Here's what we need to understand about AI in warfare: these systems are impressive pattern-matching machines. They can process vast amounts of intelligence data, identify potential targets, and suggest strike packages faster than human analysts. That's genuinely useful for military operations.
But they're also black boxes that hallucinate. Claude might analyze satellite imagery and identify a weapons depot with 95% confidence. What it can't tell you is whether that confidence score is based on actual weapons signatures or whether it pattern-matched some innocent industrial equipment because the shapes looked similar.
The technology is real. The question is whether we're deploying it responsibly.
I've built AI systems. I've seen how they fail. The failure modes aren't always obvious. An AI doesn't tell you "I'm not sure about this one." It gives you a confident answer that might be completely wrong. In a military context, that's not just a bug - it's a potential war crime.

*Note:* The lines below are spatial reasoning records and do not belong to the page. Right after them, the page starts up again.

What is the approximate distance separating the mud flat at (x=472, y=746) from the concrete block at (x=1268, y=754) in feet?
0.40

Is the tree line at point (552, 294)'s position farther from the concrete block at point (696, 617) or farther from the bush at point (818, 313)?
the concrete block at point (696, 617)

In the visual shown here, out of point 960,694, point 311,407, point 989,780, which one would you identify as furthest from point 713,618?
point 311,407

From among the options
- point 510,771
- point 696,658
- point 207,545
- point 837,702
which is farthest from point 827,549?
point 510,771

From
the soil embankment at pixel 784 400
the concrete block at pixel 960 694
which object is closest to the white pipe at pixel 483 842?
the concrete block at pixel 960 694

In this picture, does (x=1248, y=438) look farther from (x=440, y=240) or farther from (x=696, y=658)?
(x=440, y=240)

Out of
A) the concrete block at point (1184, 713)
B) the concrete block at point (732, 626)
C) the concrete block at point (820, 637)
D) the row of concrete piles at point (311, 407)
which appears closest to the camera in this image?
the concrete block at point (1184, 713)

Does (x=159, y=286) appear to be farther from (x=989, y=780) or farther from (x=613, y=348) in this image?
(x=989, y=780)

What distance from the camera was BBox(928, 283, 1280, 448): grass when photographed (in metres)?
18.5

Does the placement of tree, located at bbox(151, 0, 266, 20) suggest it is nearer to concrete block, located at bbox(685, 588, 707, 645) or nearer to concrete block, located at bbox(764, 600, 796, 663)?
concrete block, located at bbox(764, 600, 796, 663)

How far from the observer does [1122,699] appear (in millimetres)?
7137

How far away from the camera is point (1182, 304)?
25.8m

Congress is demanding oversight, but here's the problem: AI systems evolve faster than legislation. By the time lawmakers understand how current systems work, the military will have deployed three newer versions. How do you oversee something that changes faster than you can write regulations?
The Pentagon's position appears to be that AI is just another tool, like radar or GPS. But that's a category error. Radar tells you where things are. AI tells you what to do about it. That's a fundamentally different level of delegation.
Some argue that AI reduces civilian casualties by being more precise than human targeting. Maybe. But precision without accuracy is just confidently wrong. And when the system makes a mistake - and these systems make mistakes - who's accountable? The commander who approved it? The data scientist who trained the model? Anthropic?